Disheartened at driver's dell destruction

Dunedin Botanic Garden plant collections curator Doug Thomson inspects a damaged rhododendron and...
Dunedin Botanic Garden plant collections curator Doug Thomson inspects a damaged rhododendron and seat at the garden's rhododendron dell. Photo by Peter McIntosh.
An ''ignorant'' and ''dim'' vandal has driven a car through the Dunedin Botanic Garden, causing at least $1000 damage and destroying a 12-year-old rhododendron.

A car was driven from Lovelock Ave several hundred metres into the garden, hitting a wooden garden seat in the rhododendron dell, before it did a U-turn, smashing a rhododendron, tearing up parts of the garden and flattening a sign.

Workers at the garden hoped someone might have witnessed the incident.

''It's really frustrating and disappointing, but there's not a lot you can say to people that are as mind-bogglingly dim as that to change their ways, because who would take a car through a track like that?'' Dunedin Botanic Garden plant collections curator Doug Thomson said.

A barrier pole was uprooted - complete with its concrete base - as the car was driven into the garden.

Mr Thomson said damage in the weekend incident totalled more than $1000, but more upsetting was the mindlessness of the vandalism.

''Our job here is to create something beautiful for the citizens of Dunedin and people like that come in here and set us back and create something quite ugly instead,'' he said.

The vandalism was ''the worst I have seen in a long time''.

''I can't really remember anything like this,'' he said.

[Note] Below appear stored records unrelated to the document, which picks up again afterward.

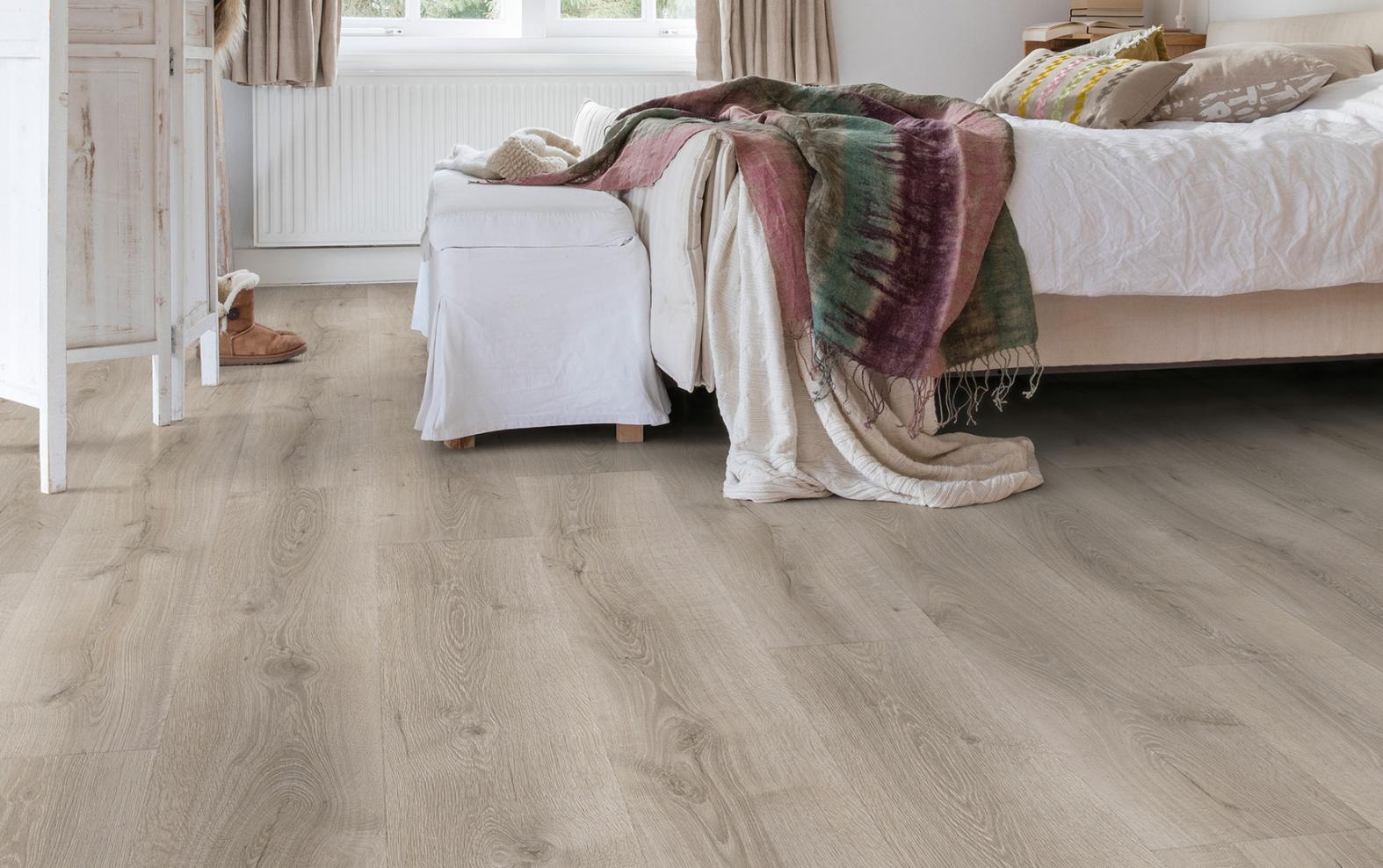 強(qiáng)化復(fù)合地板:家居裝飾的明智之選 image2 強(qiáng)化復(fù)合地板:家居裝飾的明智之選 image2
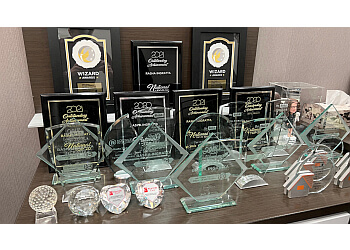 Windsor mortgage broker Rasha Ingratta - MORTGAGE INTELLIGENCE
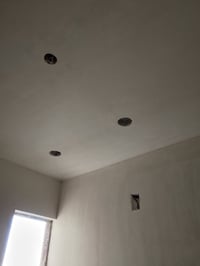 مرخصت الادمن عمل جص بورك المتر 6بغداد فقط درجه اولى للاستفسار 07709530...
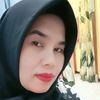 iinthil77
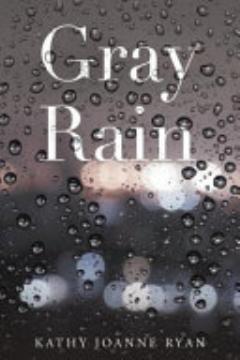 Grey Rain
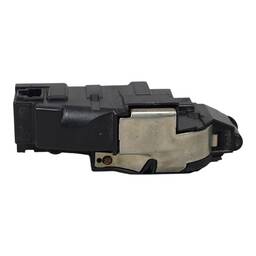 FECHADURA MALA TAMPA TRAS 208 508 C3 AIRCROSS C4 PICASSO 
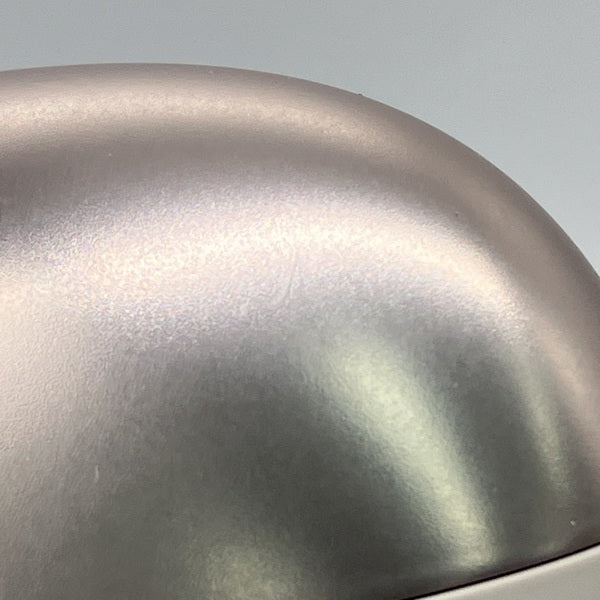 【中古】OpenDots ONE Grey【SKZ-EP-000053】【秋葉原】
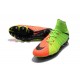 Nike Botas de Fútbol para Hombre Hypervenom Phantom DF FG-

''We have had plants stolen in the past, but wanton vandalism is more disheartening.''

The only saving grace was the damage was not worse.

A plastic part of the car's mudguard was left behind but nothing that would readily identify the vehicle.

No security cameras operated in the area and garden staff were reliant on the public to catch the offender.

The vandalism had been reported to police.